A hugged human brings forth a humanoid alien. The clumsily named “xenomorph” of the Alien movies has an infamous life cycle, loosely based on those of certain parasitic wasps, but with the added ingredient of plasticity. It reminds us that living processes are predatory – that life is about tearing living things apart to get at their raw material. It locates us in the middle of things, not without resources but most definitely not at the top of a food chain. Alien reminds us of what the natural world is really like. We have been an apex predator for so long, we have forgotten the specialness of our privilege. It also, for some of us who caught it at the right age, changed how we thought about biology. Sigourney Weaver plays Ripley, member of a sensible and resourceful space-going cargo crew whose capabilities are going to prove of no use whatsoever as they confront a predatory, stowaway alien.Ĭritics loved Alien: they said it would change how we thought about science fiction.

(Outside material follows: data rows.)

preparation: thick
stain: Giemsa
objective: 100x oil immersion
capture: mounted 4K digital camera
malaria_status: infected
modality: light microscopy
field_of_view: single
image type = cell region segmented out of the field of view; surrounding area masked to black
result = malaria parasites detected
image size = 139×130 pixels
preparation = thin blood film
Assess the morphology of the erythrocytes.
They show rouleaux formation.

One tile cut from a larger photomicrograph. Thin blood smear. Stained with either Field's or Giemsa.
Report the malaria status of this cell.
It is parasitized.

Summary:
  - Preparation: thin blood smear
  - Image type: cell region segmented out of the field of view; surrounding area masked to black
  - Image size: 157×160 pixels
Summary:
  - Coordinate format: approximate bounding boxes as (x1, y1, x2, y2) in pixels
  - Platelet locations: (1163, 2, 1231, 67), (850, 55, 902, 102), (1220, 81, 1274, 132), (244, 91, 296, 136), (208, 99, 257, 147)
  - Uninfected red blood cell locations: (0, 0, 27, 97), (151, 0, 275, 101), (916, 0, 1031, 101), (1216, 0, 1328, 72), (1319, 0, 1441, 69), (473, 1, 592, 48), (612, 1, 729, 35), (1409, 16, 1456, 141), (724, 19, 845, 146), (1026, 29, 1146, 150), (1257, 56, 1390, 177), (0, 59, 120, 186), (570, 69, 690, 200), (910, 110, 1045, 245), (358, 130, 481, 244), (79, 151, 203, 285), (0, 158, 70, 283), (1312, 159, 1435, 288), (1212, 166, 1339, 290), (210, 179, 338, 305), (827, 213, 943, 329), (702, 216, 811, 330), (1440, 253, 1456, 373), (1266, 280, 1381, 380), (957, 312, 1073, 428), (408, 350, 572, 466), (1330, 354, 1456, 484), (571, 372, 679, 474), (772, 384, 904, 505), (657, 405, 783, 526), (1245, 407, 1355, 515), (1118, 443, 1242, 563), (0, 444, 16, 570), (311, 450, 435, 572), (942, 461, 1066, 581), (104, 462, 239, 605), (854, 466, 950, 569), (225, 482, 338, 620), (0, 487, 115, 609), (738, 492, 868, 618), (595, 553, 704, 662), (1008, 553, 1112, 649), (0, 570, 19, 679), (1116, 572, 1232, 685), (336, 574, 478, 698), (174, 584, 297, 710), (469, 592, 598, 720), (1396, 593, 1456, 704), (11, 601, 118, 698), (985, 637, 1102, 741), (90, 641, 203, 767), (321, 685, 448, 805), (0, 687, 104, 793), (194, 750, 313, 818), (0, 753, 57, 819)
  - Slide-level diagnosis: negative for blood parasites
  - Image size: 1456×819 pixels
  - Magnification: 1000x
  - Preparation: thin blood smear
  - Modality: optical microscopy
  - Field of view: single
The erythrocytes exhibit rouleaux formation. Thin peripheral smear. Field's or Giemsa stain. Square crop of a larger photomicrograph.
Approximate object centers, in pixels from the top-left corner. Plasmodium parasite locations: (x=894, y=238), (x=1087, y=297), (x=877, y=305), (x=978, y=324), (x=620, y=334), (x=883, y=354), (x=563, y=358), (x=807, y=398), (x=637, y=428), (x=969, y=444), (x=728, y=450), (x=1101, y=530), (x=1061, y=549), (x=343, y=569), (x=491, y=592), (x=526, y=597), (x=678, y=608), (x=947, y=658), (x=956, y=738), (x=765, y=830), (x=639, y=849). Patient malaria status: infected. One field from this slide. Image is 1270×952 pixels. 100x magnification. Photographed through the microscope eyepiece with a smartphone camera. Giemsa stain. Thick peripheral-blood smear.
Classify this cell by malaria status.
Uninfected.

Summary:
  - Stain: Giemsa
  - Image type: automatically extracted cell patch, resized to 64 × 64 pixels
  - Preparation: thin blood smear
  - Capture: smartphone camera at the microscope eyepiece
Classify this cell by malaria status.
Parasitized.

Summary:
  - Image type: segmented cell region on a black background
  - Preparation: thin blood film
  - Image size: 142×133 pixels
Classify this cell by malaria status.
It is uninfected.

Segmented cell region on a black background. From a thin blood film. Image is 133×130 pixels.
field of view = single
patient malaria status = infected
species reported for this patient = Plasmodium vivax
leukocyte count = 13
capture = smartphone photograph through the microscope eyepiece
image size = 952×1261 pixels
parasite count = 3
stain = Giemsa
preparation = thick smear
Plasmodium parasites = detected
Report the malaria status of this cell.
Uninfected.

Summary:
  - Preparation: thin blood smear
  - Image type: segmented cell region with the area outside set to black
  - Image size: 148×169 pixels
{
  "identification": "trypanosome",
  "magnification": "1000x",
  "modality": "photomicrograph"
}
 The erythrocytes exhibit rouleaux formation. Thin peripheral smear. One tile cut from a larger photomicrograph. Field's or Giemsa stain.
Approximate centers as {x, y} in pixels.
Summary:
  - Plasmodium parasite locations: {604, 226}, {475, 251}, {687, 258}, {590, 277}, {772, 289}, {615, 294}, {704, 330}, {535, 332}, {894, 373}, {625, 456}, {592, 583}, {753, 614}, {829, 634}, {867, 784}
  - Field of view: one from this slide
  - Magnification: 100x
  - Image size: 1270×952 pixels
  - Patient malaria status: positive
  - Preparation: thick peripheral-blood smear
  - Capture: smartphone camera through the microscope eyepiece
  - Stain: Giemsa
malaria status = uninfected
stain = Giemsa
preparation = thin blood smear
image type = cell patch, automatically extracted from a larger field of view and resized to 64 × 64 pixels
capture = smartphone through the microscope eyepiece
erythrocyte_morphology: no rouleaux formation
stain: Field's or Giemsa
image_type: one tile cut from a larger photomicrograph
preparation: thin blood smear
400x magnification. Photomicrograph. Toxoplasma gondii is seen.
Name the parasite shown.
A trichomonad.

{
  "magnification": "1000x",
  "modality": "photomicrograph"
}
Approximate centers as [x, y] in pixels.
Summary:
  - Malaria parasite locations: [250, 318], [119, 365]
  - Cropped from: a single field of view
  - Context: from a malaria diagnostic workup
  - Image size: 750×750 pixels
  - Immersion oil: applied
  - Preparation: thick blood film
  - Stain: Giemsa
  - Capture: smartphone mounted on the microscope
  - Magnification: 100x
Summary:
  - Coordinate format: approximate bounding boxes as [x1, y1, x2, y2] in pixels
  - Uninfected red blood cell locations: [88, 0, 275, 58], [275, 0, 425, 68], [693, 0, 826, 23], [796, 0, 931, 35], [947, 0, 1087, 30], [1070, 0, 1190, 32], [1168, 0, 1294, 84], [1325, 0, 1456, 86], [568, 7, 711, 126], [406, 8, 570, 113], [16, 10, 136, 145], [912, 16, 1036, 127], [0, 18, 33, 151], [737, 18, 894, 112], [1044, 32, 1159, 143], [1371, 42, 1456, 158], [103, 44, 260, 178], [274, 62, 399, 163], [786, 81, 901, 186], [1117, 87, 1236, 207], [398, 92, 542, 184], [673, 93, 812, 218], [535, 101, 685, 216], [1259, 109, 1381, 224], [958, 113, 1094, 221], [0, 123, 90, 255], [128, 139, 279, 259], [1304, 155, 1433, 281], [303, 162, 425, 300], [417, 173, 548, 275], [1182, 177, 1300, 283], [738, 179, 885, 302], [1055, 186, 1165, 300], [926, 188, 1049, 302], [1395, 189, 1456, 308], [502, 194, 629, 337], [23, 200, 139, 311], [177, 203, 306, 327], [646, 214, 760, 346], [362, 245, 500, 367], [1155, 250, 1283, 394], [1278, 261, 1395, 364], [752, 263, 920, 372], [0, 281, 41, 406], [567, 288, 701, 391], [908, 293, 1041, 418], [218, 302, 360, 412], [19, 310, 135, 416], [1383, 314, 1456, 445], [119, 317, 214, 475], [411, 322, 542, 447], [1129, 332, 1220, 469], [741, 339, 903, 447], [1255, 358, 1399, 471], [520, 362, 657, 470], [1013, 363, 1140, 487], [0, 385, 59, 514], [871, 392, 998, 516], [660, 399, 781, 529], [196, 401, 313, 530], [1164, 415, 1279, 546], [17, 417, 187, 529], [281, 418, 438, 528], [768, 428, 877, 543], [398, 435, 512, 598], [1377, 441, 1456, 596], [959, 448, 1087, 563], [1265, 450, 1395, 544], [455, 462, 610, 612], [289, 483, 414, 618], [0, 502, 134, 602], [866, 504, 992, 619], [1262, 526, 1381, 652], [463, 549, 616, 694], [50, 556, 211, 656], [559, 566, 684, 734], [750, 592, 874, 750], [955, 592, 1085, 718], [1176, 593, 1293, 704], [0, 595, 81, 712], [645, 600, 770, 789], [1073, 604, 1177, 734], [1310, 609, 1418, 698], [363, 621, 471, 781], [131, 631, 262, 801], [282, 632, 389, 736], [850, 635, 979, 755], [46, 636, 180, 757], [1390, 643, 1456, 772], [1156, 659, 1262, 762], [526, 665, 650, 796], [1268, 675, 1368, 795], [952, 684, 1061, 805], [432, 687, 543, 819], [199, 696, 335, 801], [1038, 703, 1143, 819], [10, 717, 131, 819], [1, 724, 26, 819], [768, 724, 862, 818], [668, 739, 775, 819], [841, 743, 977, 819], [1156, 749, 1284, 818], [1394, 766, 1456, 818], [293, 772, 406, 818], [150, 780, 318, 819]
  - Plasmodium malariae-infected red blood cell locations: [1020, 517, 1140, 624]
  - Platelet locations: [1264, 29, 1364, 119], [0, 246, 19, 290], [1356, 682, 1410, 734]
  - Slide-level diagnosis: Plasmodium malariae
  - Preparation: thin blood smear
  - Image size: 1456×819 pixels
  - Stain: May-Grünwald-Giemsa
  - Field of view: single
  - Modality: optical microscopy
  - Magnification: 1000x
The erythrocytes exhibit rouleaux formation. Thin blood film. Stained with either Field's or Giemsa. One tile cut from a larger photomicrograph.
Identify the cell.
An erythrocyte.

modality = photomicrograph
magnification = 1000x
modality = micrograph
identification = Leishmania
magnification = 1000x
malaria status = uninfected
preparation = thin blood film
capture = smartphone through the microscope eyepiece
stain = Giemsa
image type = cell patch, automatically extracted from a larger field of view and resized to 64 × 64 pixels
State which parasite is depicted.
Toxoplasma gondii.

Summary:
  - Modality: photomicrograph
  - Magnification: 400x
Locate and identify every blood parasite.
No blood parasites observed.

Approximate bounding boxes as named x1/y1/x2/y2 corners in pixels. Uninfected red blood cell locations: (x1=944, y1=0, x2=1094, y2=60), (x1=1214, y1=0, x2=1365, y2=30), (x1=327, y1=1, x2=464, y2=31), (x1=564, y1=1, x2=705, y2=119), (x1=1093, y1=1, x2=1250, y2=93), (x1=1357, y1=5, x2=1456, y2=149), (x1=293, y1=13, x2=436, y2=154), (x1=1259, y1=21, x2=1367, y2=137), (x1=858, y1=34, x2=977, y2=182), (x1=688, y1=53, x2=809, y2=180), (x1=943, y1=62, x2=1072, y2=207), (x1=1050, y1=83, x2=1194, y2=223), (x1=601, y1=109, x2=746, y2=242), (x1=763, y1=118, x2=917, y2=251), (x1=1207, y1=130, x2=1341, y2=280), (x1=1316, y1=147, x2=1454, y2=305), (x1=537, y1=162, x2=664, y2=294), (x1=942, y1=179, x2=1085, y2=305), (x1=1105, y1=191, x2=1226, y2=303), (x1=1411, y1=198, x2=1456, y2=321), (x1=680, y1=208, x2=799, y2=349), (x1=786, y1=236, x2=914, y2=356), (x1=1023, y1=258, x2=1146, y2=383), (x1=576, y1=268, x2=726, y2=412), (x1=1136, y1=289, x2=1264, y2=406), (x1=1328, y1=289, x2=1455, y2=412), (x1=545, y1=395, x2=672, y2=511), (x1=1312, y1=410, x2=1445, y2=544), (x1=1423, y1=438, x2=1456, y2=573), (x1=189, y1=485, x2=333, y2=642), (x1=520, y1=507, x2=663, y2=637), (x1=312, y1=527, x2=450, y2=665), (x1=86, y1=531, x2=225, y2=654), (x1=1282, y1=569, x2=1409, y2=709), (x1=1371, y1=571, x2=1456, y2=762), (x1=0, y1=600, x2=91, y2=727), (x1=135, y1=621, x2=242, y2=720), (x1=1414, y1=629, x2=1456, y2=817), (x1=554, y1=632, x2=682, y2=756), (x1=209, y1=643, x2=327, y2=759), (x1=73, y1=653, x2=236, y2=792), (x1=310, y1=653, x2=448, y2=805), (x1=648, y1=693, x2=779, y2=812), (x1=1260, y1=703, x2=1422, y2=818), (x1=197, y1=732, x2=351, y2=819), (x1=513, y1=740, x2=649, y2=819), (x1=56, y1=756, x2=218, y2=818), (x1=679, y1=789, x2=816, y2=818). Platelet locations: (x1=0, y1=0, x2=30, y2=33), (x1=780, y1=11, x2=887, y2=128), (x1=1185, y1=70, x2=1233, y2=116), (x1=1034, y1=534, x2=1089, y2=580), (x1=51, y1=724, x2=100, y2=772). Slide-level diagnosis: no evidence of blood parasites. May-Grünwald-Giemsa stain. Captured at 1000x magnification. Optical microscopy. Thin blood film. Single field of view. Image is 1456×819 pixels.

The solution is there but it’s going to be hard to forge, and Green’s performance is heart-rending. Green conveys wonderfully Sarah’s conflicted state of both wanting to go to space but not wanting to be separated from her daughter. Plaudits also to Eva Green for her portrayal of Sarah Loreau, a single mother given a last-minute opportunity to join a mission to the International Space Station.
Clean space ultimate professional#
One can’t help but think, watching this, that being an astronaut must be like being a professional athlete – one’s glamorous career being conducted, for the most part, in smelly changing rooms.
Cinematographer Georges Lechaptois brilliantly captures these rarely glimpsed spaces in all their strangeness, banality and occasional dilapidation.